TASK DESCRIPTION:
Rewrite all of the items below, replacing "rolled-up trouser cuff" with "turned-up pant leg" and keeping every other word the same. Leave the pictures out of what you give back.

Saved entries
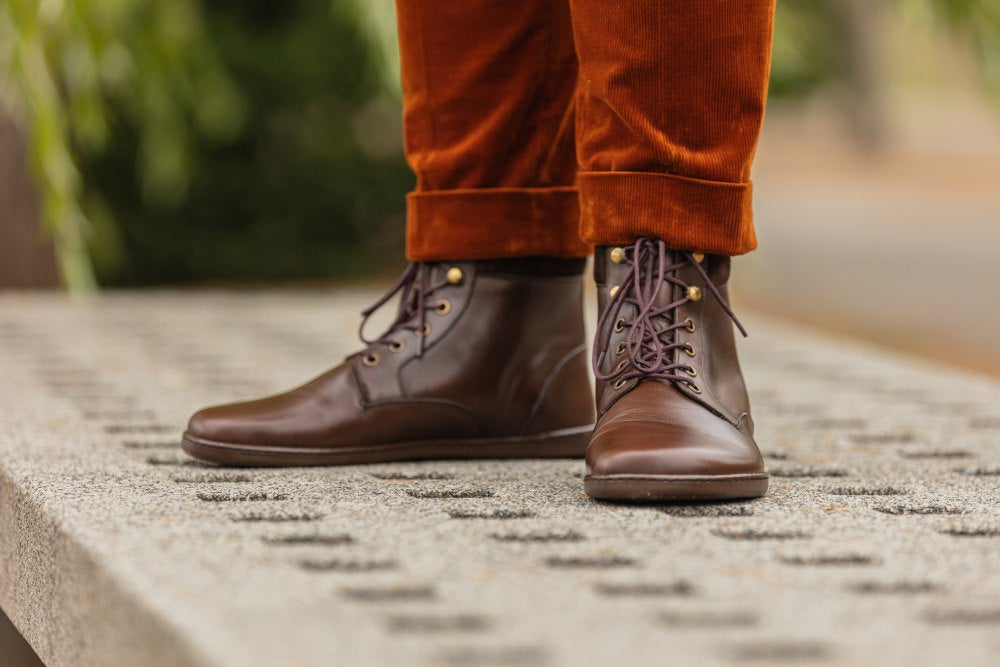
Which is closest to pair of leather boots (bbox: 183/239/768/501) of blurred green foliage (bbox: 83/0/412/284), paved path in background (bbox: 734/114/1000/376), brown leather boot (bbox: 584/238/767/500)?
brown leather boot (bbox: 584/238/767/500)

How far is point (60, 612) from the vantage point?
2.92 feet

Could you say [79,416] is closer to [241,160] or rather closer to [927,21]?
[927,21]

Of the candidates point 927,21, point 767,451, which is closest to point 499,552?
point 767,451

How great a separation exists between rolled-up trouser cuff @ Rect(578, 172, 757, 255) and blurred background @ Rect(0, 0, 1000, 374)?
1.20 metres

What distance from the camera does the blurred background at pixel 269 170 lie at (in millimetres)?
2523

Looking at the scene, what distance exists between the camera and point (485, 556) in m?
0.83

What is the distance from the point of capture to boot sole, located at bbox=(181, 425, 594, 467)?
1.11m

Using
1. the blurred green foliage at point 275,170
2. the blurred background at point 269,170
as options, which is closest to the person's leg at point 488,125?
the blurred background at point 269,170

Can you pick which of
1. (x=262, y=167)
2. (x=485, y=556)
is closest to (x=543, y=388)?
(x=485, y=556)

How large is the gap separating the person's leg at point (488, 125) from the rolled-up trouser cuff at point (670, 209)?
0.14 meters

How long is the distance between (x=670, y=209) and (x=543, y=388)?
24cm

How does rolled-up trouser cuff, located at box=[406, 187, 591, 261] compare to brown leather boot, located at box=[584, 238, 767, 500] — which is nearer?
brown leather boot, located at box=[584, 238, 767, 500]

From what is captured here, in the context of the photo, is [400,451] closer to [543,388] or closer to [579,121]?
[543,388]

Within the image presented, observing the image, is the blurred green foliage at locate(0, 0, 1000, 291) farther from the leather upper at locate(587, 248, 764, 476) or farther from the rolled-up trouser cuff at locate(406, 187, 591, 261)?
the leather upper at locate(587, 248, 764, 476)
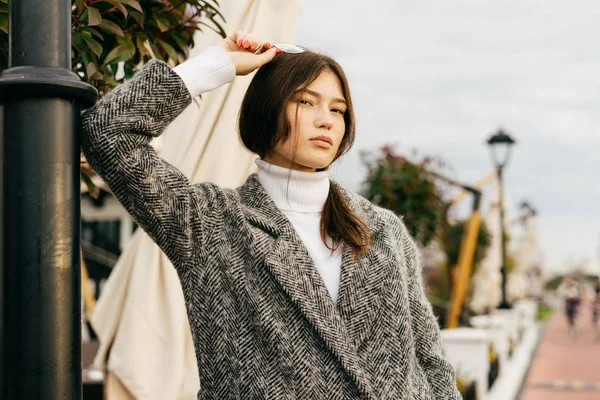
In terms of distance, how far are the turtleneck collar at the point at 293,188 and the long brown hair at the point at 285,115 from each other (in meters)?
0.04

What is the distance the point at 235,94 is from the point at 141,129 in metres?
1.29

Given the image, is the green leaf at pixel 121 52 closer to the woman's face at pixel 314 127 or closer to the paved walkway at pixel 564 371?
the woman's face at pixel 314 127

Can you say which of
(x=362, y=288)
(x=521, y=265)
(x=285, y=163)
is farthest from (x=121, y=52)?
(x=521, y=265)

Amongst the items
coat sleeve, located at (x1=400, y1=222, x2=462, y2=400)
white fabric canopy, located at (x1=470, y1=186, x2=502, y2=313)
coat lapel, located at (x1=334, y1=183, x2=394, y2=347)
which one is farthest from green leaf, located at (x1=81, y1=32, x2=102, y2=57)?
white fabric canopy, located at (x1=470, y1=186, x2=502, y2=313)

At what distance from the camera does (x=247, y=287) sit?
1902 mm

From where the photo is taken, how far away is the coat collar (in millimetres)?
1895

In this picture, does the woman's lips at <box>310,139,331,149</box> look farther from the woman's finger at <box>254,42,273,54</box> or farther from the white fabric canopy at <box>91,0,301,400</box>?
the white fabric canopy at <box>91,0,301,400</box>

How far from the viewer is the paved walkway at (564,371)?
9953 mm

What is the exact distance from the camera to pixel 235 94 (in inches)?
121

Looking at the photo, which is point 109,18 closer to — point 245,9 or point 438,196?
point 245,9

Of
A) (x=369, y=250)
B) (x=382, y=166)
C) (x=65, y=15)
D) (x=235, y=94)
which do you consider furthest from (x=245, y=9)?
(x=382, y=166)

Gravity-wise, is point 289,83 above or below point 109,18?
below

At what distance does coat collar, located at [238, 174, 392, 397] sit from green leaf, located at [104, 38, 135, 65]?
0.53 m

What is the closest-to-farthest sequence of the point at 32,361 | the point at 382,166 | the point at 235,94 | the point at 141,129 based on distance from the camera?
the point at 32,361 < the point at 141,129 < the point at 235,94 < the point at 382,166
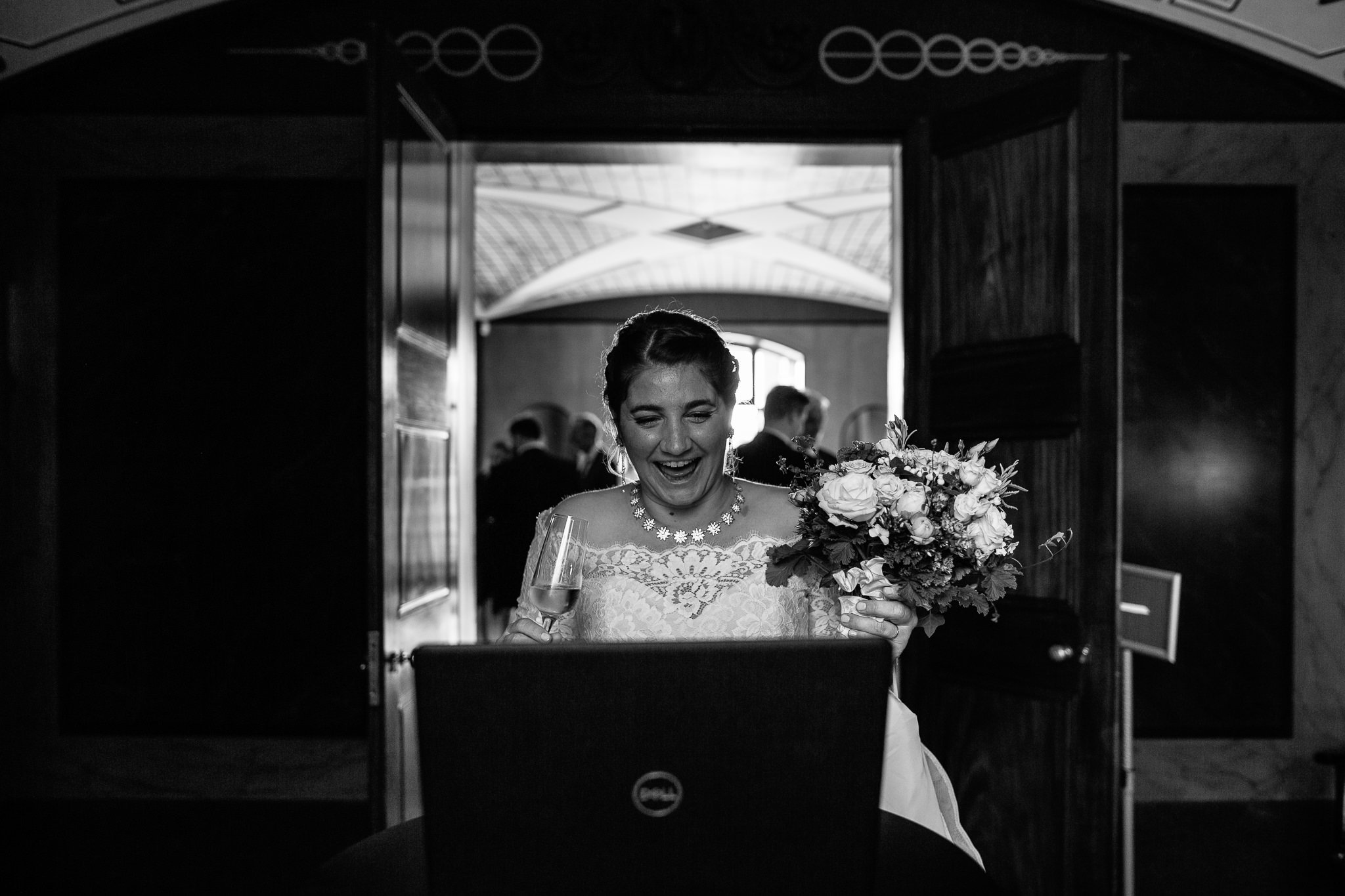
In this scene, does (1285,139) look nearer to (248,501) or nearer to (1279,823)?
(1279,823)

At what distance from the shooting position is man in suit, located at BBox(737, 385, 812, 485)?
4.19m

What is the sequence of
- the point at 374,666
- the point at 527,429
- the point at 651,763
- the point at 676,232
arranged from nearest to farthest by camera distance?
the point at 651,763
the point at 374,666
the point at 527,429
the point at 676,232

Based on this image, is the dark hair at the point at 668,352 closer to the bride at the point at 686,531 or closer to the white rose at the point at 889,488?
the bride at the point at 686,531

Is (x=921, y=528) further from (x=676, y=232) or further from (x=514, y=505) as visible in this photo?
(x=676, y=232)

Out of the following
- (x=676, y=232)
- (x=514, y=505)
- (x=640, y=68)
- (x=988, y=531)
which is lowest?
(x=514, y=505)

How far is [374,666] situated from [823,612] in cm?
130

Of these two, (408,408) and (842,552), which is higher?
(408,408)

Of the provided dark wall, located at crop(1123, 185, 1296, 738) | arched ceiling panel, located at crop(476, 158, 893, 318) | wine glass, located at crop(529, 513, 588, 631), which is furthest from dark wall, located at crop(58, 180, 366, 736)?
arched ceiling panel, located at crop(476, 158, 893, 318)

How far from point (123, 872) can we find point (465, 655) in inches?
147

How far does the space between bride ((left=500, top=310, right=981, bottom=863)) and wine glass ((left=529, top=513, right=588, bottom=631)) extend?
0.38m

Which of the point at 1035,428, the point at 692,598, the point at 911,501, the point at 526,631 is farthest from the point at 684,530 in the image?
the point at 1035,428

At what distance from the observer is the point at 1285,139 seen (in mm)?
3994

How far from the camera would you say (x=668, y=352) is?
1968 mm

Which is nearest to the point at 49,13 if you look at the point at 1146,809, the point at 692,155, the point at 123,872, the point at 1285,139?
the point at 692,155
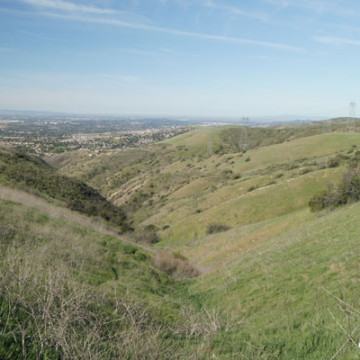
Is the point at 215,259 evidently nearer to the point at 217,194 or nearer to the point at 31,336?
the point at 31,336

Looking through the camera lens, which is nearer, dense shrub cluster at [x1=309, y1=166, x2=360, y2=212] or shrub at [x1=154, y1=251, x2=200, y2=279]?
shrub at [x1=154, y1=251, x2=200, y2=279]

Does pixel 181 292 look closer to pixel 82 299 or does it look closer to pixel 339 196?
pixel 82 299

CORRECT RESPONSE:
Which is closest to pair of leather boots (bbox: 183/239/768/501) of blurred green foliage (bbox: 83/0/412/284), paved path in background (bbox: 734/114/1000/376), brown leather boot (bbox: 584/238/767/500)?
brown leather boot (bbox: 584/238/767/500)

How far is point (60, 612) from the vantage point?
2.92 feet

Could you say [79,416] is closer to [241,160] or rather closer to [927,21]?
[927,21]

Of the candidates point 927,21, point 767,451, which is closest to point 499,552?
point 767,451

How great a separation exists between turned-up pant leg @ Rect(578, 172, 757, 255) and blurred background @ Rect(0, 0, 1000, 374)?
1.20 metres

What distance from the camera does the blurred background at pixel 269 170 lie at (in millimetres)?
2523

Looking at the scene, what distance exists between the camera and point (485, 556) in m?
0.83

What is the distance from the point of capture to boot sole, located at bbox=(181, 425, 594, 467)?
1.11m

Using
1. the blurred green foliage at point 275,170
2. the blurred background at point 269,170
as options, which is closest to the person's leg at point 488,125?
the blurred background at point 269,170

Can you pick which of
1. (x=262, y=167)
2. (x=485, y=556)
is closest to (x=543, y=388)?
(x=485, y=556)

How large is the gap separating the person's leg at point (488, 125) from the turned-up pant leg at point (670, 209)?
0.14 meters

How long is the distance between (x=670, y=209) and (x=543, y=388)?
24cm

How does turned-up pant leg, located at box=[406, 187, 591, 261] compare to brown leather boot, located at box=[584, 238, 767, 500] — which is nearer?
brown leather boot, located at box=[584, 238, 767, 500]

From what is captured here, in the context of the photo, is [400,451] closer to [543,388] or closer to [579,121]?
[543,388]

Within the image presented, observing the image, is the blurred green foliage at locate(0, 0, 1000, 291) farther from the leather upper at locate(587, 248, 764, 476) or farther from the turned-up pant leg at locate(406, 187, 591, 261)?
the leather upper at locate(587, 248, 764, 476)
In terms of distance, how far are the turtleneck collar at the point at 293,188 and the long brown hair at the point at 285,115 from each other (in meters)?
0.04

What is the distance the point at 235,94 is from the point at 141,129 in metres?
1.29

Given the image, is the green leaf at pixel 121 52 closer to the woman's face at pixel 314 127 or closer to the paved walkway at pixel 564 371?
the woman's face at pixel 314 127

Can you say which of
(x=362, y=288)
(x=521, y=265)
(x=285, y=163)
is farthest from (x=121, y=52)?
(x=521, y=265)

Amongst the items
coat sleeve, located at (x1=400, y1=222, x2=462, y2=400)
white fabric canopy, located at (x1=470, y1=186, x2=502, y2=313)
coat lapel, located at (x1=334, y1=183, x2=394, y2=347)
which one is farthest from green leaf, located at (x1=81, y1=32, x2=102, y2=57)?
white fabric canopy, located at (x1=470, y1=186, x2=502, y2=313)

At what distance from the camera does (x=247, y=287) sit?
1902 mm

From where the photo is taken, how far away is the coat collar (in millimetres)?
1895

In this picture, does the woman's lips at <box>310,139,331,149</box> look farther from the woman's finger at <box>254,42,273,54</box> or farther from the white fabric canopy at <box>91,0,301,400</box>?
the white fabric canopy at <box>91,0,301,400</box>

How far from the viewer is the paved walkway at (564,371)?
9953 mm

What is the exact distance from the camera to pixel 235 94 (in inches)?
121

Looking at the photo, which is point 109,18 closer to — point 245,9 or point 438,196?
point 245,9

Of
A) (x=369, y=250)
B) (x=382, y=166)
C) (x=65, y=15)
D) (x=235, y=94)
which do you consider furthest from (x=245, y=9)?
(x=382, y=166)

Gravity-wise, is point 289,83 above or below point 109,18?
below

At what distance does coat collar, located at [238, 174, 392, 397] sit from green leaf, located at [104, 38, 135, 65]?
0.53 m

What is the closest-to-farthest sequence of the point at 32,361 | the point at 382,166 | the point at 235,94 | the point at 141,129 based on distance from the camera?
the point at 32,361 < the point at 141,129 < the point at 235,94 < the point at 382,166
In this scene, does (1285,139) look nearer to (248,501) or nearer to (1279,823)?
(1279,823)

At what distance from the shooting position is man in suit, located at BBox(737, 385, 812, 485)?
4.19m

What is the sequence of
- the point at 374,666
- the point at 527,429
- the point at 651,763
- the point at 676,232
arranged from nearest to farthest by camera distance?
the point at 651,763
the point at 374,666
the point at 527,429
the point at 676,232

Based on this image, is the dark hair at the point at 668,352 closer to the bride at the point at 686,531 or closer to the white rose at the point at 889,488?
the bride at the point at 686,531

Is (x=921, y=528) further from (x=676, y=232) or further from (x=514, y=505) as visible in this photo?
(x=676, y=232)

Out of the following
- (x=676, y=232)
- (x=514, y=505)
- (x=640, y=68)
- (x=988, y=531)
which is lowest?
(x=514, y=505)

How far is [374,666] situated from [823,612] in cm?
130

Of these two, (408,408) and (842,552), which is higher?
(408,408)

Of the provided dark wall, located at crop(1123, 185, 1296, 738) | arched ceiling panel, located at crop(476, 158, 893, 318) | wine glass, located at crop(529, 513, 588, 631), which is furthest from dark wall, located at crop(58, 180, 366, 736)?
arched ceiling panel, located at crop(476, 158, 893, 318)

How far from point (123, 872) can we find point (465, 655) in inches?
147

How far does the space between bride ((left=500, top=310, right=981, bottom=863)) and wine glass ((left=529, top=513, right=588, bottom=631)) extend?
0.38m

Which of the point at 1035,428, the point at 692,598, the point at 911,501, the point at 526,631 is farthest from the point at 684,530 in the image?
the point at 1035,428

At what distance from the observer is the point at 1285,139 seen (in mm)?
3994

How far from the camera would you say (x=668, y=352) is?
1968 mm

Which is nearest to the point at 49,13 if you look at the point at 1146,809, the point at 692,155, the point at 123,872, the point at 1285,139?
the point at 692,155
Is the point at 215,259 evidently nearer to the point at 217,194 or nearer to the point at 31,336?
the point at 31,336

Looking through the camera lens, which is nearer, dense shrub cluster at [x1=309, y1=166, x2=360, y2=212] or shrub at [x1=154, y1=251, x2=200, y2=279]?
shrub at [x1=154, y1=251, x2=200, y2=279]

Does pixel 181 292 look closer to pixel 82 299 or does it look closer to pixel 339 196?
pixel 82 299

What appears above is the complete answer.